• Given problem 1
Answer these questions from the opinion excerpt.
(a) In which 1980 case did the Court of Appeal call the defendant's consent theory tantamount to a denial of intent?
(b) Under which Penal Code section is wrongful intent a prerequisite to a conviction of kidnaping or rape by force or threat?
(c) According to People v. Hampton, what alone could raise a reasonable doubt?
• Given problem 2
Revise everything in the opinion excerpt from "Penal Code section 261, subdivisions" down to "155.) (Italics added.)", putting "harsh" in place of "severe".

Defendant’s assertion that he reasonably believed that the prosecutrix consented amounts to a denial that he intended to use force or threats. As the Court of Appeal said in People v. Jackson (1980) 110 Cal.App.3d 560, 566 [167 Cal.Rptr. 915], the “[defendant's trial theory, that the victim had consented to the sexual acts, was tantamount to a denial that he had intended to achieve oral copulation and sexual intercourse by force or intimidation.”
Penal Code section 261, subdivisions (2) and (3) (rape by means of force or threat) and section 207 (kidnaping) “neither expressly nor by necessary implication negate the continuing requirement that there be a union of act and wrongful intent. The severe penalties imposed for these offenses . . . *94and the serious loss of reputation following conviction make it extremely unlikely that the Legislature intended to exclude as to those offenses the element of wrongful intent. If a defendant entertains a reasonable and bona fide belief that a prosecutrix voluntarily consented to accompany him and to engage in sexual intercourse, it is apparent he does not possess the wrongful intent that is a prerequisite under Penal Code section 20 to a conviction of either kidnaping ... or rape by means of force or threat. ” (People v. Mayberry, supra, at p. 155.) (Italics added.)
In short, though rape is a crime in which lack of consent is an essential element (see Witkin, Cal. Crimes (1963) § 172, p. 164), even absent actual consent, a reasonable belief of consent will negate intent. (See generally, Mayberry, supra, at p. 156.) In Mayberry defendants claimed that the trial court erred in refusing to give instructions directing the jury to acquit defendants of rape and kidnaping “if the jury had a reasonable doubt as to whether . . . [defendant] reasonably and genuinely believed that . . . [the prosecutrix] freely consented to her movement. . . [with him] and to sexual intercourse with him.” (Mayberry, at p. 153.) This court, by unanimous decision, concluded that if the defendant “raised a reasonable doubt as to whether he had a [bona fide and reasonable belief that the prosecutrix consented to the sexual intercourse]” (People v. Mayberry, supra, at p. 157) then there is an issue as to intent.1
In People v. Hampton (1981) 118 Cal.App.3d 324, 329 [173 Cal.Rptr. 268], elaborating on Mayberry, the Court of Appeal concluded that May-berry compelled the conclusion that a reasonable doubt could be raised by the mere testimony of the defendant that the prosecutrix consented. Since defendant asserts just that consent, his intent is at issue.

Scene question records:
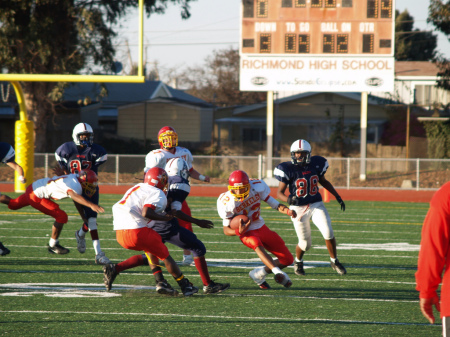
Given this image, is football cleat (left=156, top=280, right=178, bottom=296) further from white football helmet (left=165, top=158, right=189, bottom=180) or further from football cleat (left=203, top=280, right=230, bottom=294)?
white football helmet (left=165, top=158, right=189, bottom=180)

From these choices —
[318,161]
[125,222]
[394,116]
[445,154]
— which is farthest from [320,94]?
[125,222]

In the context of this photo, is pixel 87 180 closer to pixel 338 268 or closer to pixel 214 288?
pixel 214 288

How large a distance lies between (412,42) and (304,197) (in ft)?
147

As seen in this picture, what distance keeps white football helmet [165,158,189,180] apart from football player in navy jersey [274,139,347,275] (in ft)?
3.62

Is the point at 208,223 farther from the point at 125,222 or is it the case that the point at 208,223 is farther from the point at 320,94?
the point at 320,94

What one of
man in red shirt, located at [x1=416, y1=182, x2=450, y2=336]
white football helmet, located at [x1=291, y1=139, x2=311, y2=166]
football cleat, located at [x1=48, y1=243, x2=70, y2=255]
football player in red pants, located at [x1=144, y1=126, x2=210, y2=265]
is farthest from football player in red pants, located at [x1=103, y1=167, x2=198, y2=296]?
man in red shirt, located at [x1=416, y1=182, x2=450, y2=336]

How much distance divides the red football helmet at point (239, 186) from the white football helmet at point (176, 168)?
120cm

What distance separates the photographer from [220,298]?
240 inches

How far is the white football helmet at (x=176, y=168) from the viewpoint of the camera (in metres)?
7.31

• Task output 1
(a) People v. Jackson.
(b) Penal Code section 20.
(c) The mere testimony of the defendant that the prosecutrix consented.

• Task output 2
Penal Code section 261, subdivisions (2) and (3) (rape by means of force or threat) and section 207 (kidnaping) “neither expressly nor by necessary implication negate the continuing requirement that there be a union of act and wrongful intent. The harsh penalties imposed for these offenses . . . *94and the serious loss of reputation following conviction make it extremely unlikely that the Legislature intended to exclude as to those offenses the element of wrongful intent. If a defendant entertains a reasonable and bona fide belief that a prosecutrix voluntarily consented to accompany him and to engage in sexual intercourse, it is apparent he does not possess the wrongful intent that is a prerequisite under Penal Code section 20 to a conviction of either kidnaping ... or rape by means of force or threat. ” (People v. Mayberry, supra, at p. 155.) (Italics added.)